-- INSTRUCTIONS TO FOLLOW --
Edit the material below by replacing "soccer ball" with "football" and leaving everything else unchanged. Omit the pictures from your answer.
● ● ● ●
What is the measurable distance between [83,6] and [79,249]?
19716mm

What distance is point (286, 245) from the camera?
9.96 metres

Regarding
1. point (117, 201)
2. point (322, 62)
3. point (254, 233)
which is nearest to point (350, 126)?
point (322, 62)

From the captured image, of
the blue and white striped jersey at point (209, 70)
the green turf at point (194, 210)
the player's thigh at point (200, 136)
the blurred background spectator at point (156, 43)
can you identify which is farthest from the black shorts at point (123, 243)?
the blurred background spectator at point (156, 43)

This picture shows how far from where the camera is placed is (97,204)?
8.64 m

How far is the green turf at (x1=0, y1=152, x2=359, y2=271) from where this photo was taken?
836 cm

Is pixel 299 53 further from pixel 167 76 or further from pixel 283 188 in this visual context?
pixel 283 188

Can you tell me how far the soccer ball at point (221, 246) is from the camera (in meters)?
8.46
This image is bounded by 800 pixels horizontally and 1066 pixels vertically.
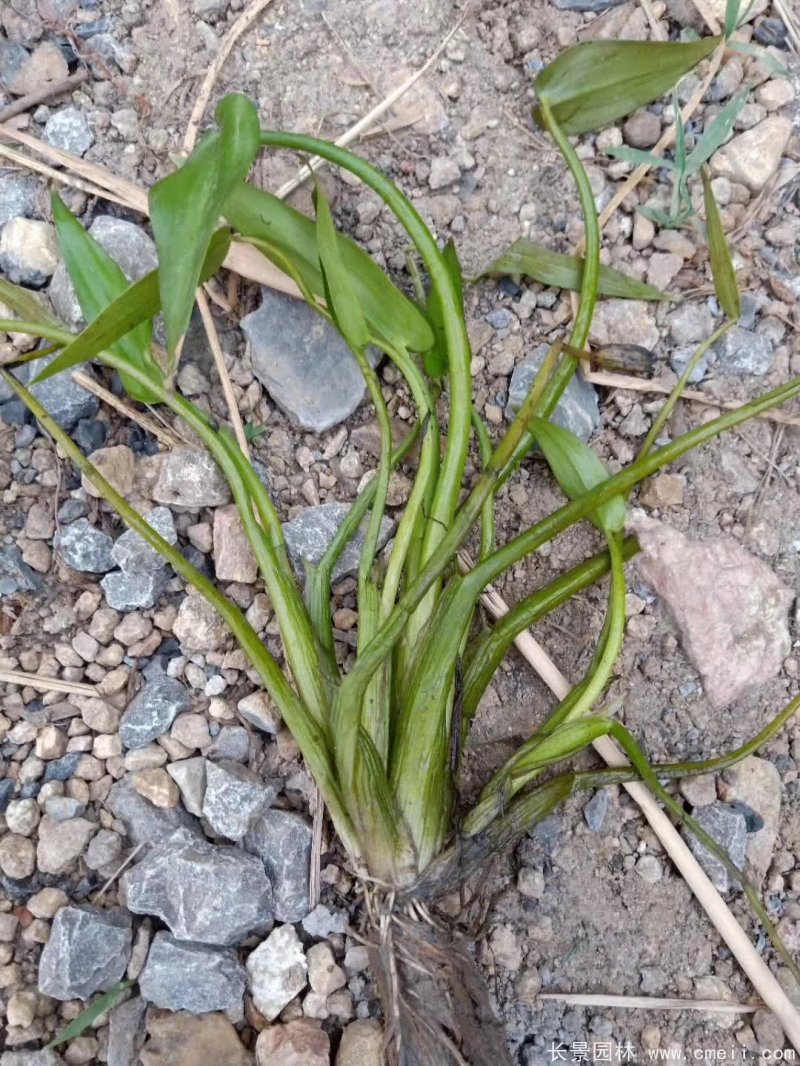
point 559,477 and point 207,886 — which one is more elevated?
point 559,477

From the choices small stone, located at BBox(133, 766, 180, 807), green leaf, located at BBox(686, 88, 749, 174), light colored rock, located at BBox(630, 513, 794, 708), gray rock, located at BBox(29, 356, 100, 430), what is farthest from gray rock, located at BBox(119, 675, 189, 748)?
green leaf, located at BBox(686, 88, 749, 174)

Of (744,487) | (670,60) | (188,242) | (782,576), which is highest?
(188,242)

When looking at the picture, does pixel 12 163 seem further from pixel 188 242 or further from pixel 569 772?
pixel 569 772

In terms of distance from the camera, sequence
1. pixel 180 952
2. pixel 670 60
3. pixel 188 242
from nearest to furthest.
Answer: pixel 188 242
pixel 180 952
pixel 670 60

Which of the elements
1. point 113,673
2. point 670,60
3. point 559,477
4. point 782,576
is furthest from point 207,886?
point 670,60

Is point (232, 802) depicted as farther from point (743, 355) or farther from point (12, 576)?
point (743, 355)

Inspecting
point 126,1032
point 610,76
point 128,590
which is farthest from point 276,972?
point 610,76

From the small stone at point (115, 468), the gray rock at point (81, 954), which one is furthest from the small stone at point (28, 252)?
the gray rock at point (81, 954)
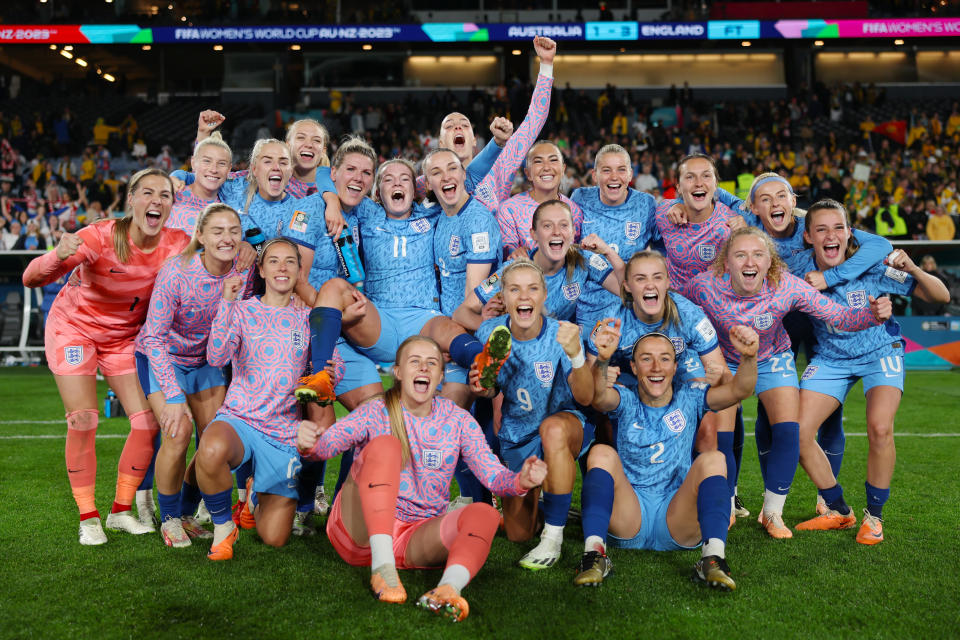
● ● ● ●
-- SOLUTION --
What is the measurable distance between [83,6] and [79,249]?
19716mm

What distance is point (286, 245) from the camera?
9.96 metres

Regarding
1. point (117, 201)
2. point (322, 62)
3. point (254, 233)
which is nearest to point (350, 126)?
point (322, 62)

From the captured image, of
the blue and white striped jersey at point (209, 70)
the green turf at point (194, 210)
the player's thigh at point (200, 136)
the blurred background spectator at point (156, 43)
can you identify which is farthest from the black shorts at point (123, 243)?
the blurred background spectator at point (156, 43)

This picture shows how far from where the camera is placed is (97,204)?
8.64 m

How far is the green turf at (x1=0, y1=152, x2=359, y2=271) from where this photo was taken?
836 cm

Is pixel 299 53 further from pixel 167 76 or further from pixel 283 188 in this visual context?
pixel 283 188

Can you tell me how far the football at point (221, 246) is from the camera (in meters)?
8.46
This image is bounded by 800 pixels horizontally and 1066 pixels vertically.
point 559,477 and point 207,886 — which one is more elevated?
point 559,477

From the choices small stone, located at BBox(133, 766, 180, 807), green leaf, located at BBox(686, 88, 749, 174), light colored rock, located at BBox(630, 513, 794, 708), gray rock, located at BBox(29, 356, 100, 430), what is farthest from gray rock, located at BBox(119, 675, 189, 748)?
green leaf, located at BBox(686, 88, 749, 174)

Of (744,487) | (670,60) | (188,242) | (782,576), which is highest?
(188,242)

When looking at the picture, does pixel 12 163 seem further from pixel 188 242 or further from pixel 569 772?
pixel 569 772

In terms of distance from the camera, sequence
1. pixel 180 952
2. pixel 670 60
3. pixel 188 242
from nearest to furthest.
Answer: pixel 188 242
pixel 180 952
pixel 670 60

Which of the elements
1. point 113,673
2. point 670,60
3. point 559,477
4. point 782,576
is furthest from point 207,886?
point 670,60

Is point (232, 802) depicted as farther from point (743, 355) or farther from point (12, 576)?
point (743, 355)

Inspecting
point 126,1032
point 610,76
point 128,590
which is farthest from point 276,972?
point 610,76

From the small stone at point (115, 468), the gray rock at point (81, 954), which one is furthest from the small stone at point (28, 252)?
the gray rock at point (81, 954)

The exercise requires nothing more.